→ **WHAT THIS TASK INVOLVES**: The required result is one figure, the count of lines below with the string "frame" in them.
========================
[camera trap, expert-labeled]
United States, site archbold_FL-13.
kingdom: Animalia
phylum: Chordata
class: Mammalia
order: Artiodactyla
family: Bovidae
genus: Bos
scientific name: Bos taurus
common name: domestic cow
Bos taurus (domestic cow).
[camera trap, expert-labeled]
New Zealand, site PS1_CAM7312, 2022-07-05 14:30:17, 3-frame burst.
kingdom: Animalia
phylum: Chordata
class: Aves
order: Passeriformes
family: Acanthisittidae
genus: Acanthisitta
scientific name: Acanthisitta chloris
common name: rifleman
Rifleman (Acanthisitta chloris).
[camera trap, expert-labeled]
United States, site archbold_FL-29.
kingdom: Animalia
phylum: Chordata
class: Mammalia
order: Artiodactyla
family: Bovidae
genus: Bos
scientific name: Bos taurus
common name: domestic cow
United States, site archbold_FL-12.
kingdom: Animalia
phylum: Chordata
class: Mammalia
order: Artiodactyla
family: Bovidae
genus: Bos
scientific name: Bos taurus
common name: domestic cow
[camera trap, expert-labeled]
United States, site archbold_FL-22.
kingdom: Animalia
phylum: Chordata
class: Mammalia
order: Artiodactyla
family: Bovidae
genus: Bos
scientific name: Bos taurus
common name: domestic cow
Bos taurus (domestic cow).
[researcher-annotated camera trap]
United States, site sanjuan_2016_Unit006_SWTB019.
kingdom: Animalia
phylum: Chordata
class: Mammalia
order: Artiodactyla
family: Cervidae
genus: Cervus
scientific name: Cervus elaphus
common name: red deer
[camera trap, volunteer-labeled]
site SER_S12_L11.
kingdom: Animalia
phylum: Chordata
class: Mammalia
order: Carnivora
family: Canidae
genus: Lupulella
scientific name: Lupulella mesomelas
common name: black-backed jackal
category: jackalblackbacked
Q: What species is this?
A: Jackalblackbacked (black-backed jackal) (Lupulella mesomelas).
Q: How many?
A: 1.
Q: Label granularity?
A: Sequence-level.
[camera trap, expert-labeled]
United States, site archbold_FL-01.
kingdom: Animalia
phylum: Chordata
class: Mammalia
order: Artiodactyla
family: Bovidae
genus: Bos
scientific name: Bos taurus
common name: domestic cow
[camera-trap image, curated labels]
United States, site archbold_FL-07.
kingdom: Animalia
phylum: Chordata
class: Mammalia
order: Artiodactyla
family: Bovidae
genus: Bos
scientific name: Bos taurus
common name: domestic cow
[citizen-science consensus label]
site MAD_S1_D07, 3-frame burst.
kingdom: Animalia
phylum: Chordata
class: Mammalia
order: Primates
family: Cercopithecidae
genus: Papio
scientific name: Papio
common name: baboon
========================
→ **WRITTEN RESPONSE**: 2